### SEITENAUSZUG
____
Psoasabszess

Zusammenfassung

  • Definition:Zu einem Abszess im Psoasmuskel kommt es durch lymphogene oder hämatogene Streuung eines Infektes (primär) oder durch Ausbreitung einer Infektion des benachbarten Organs (sekundär).
  • Häufigkeit:Bei Erwachsenen ca. 0,4 Fälle pro 100.000 Einw. und Jahr.
  • Symptome:Unspezifische, wie z. B. Rückenschmerzen, Flankenschmerzen, unklares Fieber, Leistenschmerzen (dadurch ggf. Verdacht auf Hüftgelenkserkrankung), Störung der Blasenfunktion oder Bauchschmerzen.
  • Befunde:Im Liegen machen die Patient*innen ein Hohlkreuz; die Hüfte ist gebeugt und nach außen gedreht. Die isometrische Flexion des Psoasmuskels verursacht Schmerzen.
  • Diagnostik:CRP, BSG, Leukozytenzahl erhöht. Bildgebung: vorzugsweise CT.
  • Therapie:In erster Linie durch perkutane Drainage und Antibiotikagabe.

Allgemeine Informationen

Definition

  • Ein Psoasabszess tritt im Psoasmuskel auf und kann primär oder sekundär sein.
____
### ANGEZEIGTE ZEILEN
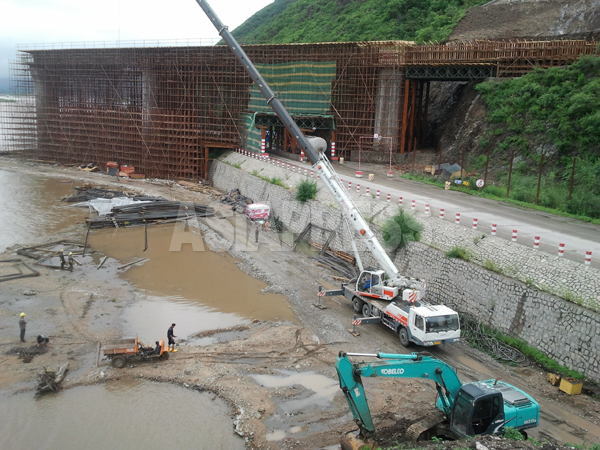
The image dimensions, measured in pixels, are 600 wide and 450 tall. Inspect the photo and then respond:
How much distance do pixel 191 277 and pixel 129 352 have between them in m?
8.62

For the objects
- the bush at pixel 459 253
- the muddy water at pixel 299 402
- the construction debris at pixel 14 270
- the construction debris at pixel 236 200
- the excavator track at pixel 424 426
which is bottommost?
the muddy water at pixel 299 402

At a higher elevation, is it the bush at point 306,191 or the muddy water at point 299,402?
the bush at point 306,191

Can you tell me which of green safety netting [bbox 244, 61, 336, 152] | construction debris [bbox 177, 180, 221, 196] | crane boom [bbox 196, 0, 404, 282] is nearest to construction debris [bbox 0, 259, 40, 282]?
crane boom [bbox 196, 0, 404, 282]

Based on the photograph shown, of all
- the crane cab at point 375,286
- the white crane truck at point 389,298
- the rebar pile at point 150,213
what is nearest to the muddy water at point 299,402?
the white crane truck at point 389,298

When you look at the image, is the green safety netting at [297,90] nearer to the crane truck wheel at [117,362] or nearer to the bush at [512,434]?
the crane truck wheel at [117,362]

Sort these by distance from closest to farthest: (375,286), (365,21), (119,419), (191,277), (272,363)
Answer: (119,419) → (272,363) → (375,286) → (191,277) → (365,21)

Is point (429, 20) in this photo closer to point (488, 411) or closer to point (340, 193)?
point (340, 193)

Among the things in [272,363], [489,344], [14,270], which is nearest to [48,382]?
[272,363]

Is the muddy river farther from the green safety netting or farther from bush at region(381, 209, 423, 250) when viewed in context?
the green safety netting

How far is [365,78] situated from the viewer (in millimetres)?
39562

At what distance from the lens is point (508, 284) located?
17250 mm

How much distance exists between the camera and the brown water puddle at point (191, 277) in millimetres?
20641

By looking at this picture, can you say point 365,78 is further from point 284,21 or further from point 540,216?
point 284,21

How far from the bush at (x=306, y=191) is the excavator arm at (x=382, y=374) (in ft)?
62.2
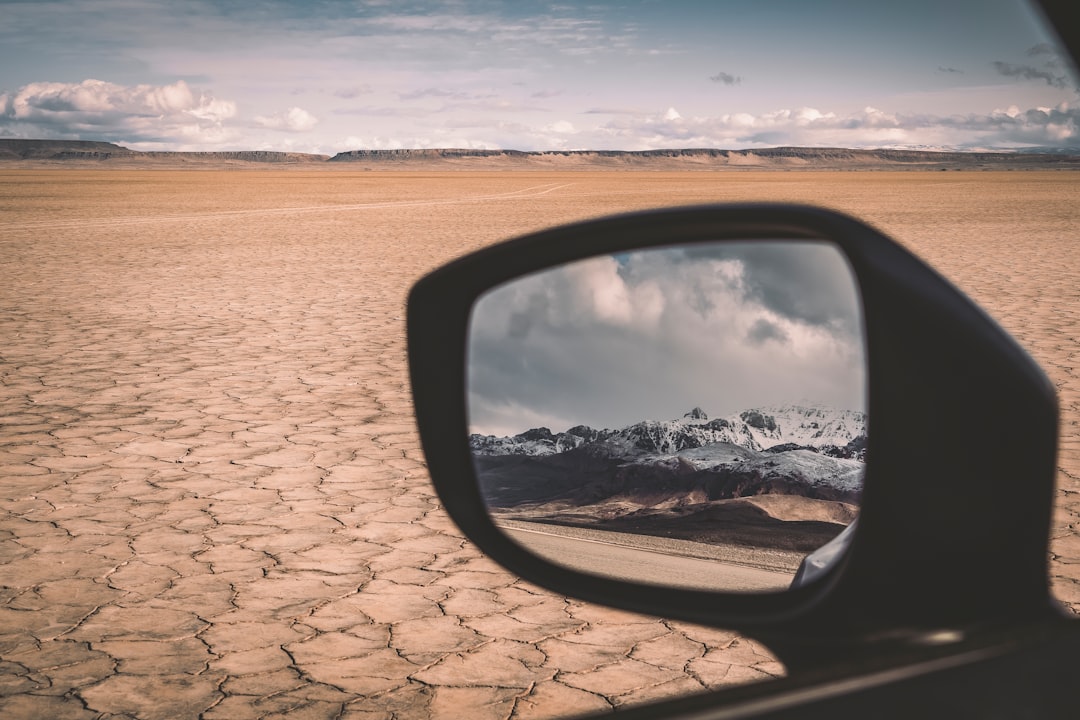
____
### ZU BEARBEITEN
[1] Gib aus dem Text zum Psoasabszess den Abschnitt wortgetreu aus, beginnend bei „Zusammenfassung“ und endend bei „benachbarten Organs (sekundär).“.
[2] Liefere die Fortsetzung des Textes zum Psoasabszess im Anschluss an dessen letzten Satz.

### AUSGABEN JE AUFGABE
[1]
Zusammenfassung

  • Definition:Zu einem Abszess im Psoasmuskel kommt es durch lymphogene oder hämatogene Streuung eines Infektes (primär) oder durch Ausbreitung einer Infektion des benachbarten Organs (sekundär).

[2]
    • primär: durch hämatogene oder lymphogene Streuung eines entfernten Fokus
    • sekundär: Ausbreitung per continuitatem von einem benachbarten Organ.1

Häufigkeit

  • Sehr seltene Erkrankung, Inzidenz im Vereinigten Königreich 0,4/100.000 Einw.1
    • Für Deutschland gibt es keine Daten.
  • Geografische Verteilung
    • in Asien und Afrika bei mehr als 90 % der Fälle primäre Ursache, in Europa nur 19 % der Fälle1

Klinische Anatomie

  • Der Psoasmuskel liegt im Retroperitonealraum. Er entspringt an den Seitenflächen von Th12 bis L5 und setzt am Trochanter minor an.
  • Die Innervation des Muskels erfolgt aus L2, L3 und L4.
  • Mündet mit dem Musculus iliacus in eine gemeinsame Sehne, die am Trochanter minor ansetzt. Zusammen bilden sie den Musculus iliopsoas.
    • Nachbargorgane, von denen eine direkte Ausbreitung einer Infektion in den Muskel möglich ist:
      • Colon sigmoideum
      • Jejunum
      • Appendix
      • Harnleiter
      • Aorta
      • Nieren
      • Pankreas
      • iliakale Lymphknoten
      • Wirbelsäule
      • Hüftgelenk.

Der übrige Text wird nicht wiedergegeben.